College Book Centers/Vanyo v. Carefree Foothills (CA1 10/26/10)

After not publishing a civil case for a month Division One has given us this landmark (we’re being sarcastic) easement case.

Vanyo’s trust (College Book Centers) bought a lot on the edge of Carefree Foothills and some adjacent land outside the subdivision. He wanted to develop lots on the adjacent land and to build a road to them over his Carefree Foothills lot. The Homeowners Association refused his request to do so since the CC&Rs permit  only houses – not a road –  on its lots. So he sued, claiming that the HOA had waived the CC&Rs by allowing two other roads to be built and that he had an easement by way both of implied and private necessity.  The trial court denied motions for summary judgment and Carefree’s JMOL. The jury found for Vanyo on the waiver issue but did not decide the other issues.
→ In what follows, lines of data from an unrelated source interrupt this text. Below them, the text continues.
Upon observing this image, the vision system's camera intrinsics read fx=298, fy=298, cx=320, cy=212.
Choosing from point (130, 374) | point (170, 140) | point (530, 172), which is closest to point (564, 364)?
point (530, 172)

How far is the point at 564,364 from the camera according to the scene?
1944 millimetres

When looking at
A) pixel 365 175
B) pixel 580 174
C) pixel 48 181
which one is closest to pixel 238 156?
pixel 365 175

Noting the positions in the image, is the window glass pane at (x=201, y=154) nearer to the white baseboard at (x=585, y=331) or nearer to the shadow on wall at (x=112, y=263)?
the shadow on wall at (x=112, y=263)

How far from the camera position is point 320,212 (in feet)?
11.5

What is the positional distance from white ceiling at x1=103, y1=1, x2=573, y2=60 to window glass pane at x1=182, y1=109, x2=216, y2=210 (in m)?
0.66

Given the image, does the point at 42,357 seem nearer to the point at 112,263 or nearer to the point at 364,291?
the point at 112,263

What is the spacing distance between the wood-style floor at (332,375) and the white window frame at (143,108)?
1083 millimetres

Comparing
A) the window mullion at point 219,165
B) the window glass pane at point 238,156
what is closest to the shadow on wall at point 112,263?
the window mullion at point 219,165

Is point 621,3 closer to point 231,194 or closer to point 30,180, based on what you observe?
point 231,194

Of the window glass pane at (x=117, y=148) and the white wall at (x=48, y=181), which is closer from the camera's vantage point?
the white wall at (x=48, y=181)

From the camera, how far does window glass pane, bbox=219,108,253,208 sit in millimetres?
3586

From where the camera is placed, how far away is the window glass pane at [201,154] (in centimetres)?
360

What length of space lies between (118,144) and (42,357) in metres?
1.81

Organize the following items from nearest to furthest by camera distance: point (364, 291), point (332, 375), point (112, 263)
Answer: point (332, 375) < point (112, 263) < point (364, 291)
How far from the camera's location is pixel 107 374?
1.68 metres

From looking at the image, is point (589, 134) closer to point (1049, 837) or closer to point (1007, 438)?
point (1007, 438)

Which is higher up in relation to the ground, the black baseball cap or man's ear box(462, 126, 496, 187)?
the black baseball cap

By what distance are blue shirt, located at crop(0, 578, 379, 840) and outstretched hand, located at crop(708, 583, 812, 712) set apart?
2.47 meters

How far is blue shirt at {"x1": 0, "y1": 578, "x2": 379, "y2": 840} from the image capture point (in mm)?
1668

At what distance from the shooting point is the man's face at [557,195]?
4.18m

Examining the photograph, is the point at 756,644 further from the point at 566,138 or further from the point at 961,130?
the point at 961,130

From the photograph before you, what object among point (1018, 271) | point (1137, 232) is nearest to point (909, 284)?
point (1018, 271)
Carefree  appealed.

Frequent violations may result in a waiver. The Court of Appeals held as a matter of law that two violations – both of which occurred 20 or more years ago, one of which was before the HOA was formed and neither of which the HOA had ever formally approved – is not “frequent.” And the CC&Rs said that failure to enforce them was not a waiver; the court held that such provisions are enforceable as long as there had not been a “complete abandonment” of the restrictive provision. This is what the court spends the most time on and appears to be why the case was thought worthy of publication.

The Carefree lot and the adjoining land had been commonly owned until 1912. An implied way of necessity across the lot could exist if, when they were severed, the only access to the adjacent land had been across what is now the  lot. But all Vanyo could prove was that there was no recorded access road, not that there was in fact no access. The court found this insufficient. Carefree had presented some evidence of other access and Vanyo had a burden to disprove it. The court also “could not ignore” the fact, although Carefree hadn’t mentioned it, that a 1909 survey showed various roads running across the property (in other words, the court couldn’t resist weighing evidence and making arguments the parties hadn’t).

In a footnote the court says it needn’t decide whether a person can obtain a private way of necessity over his own land. As much as we don’t like footnotes, since the parties didn’t brief this that’s probably the best way to handle what should perhaps have been a main issue.

But the court held that Vanyo did have a claim for a public way of necessity. The statute (12-1202) allows the owner of landlocked property to condemn property rights for an easement. What Vanyo can condemn here is the provision in the CC&Rs preventing him from building the road. The court seems to agree that that sounds odd but points out that Carefree did not object to the idea that that can be done. So the court remanded for new trial on that issue.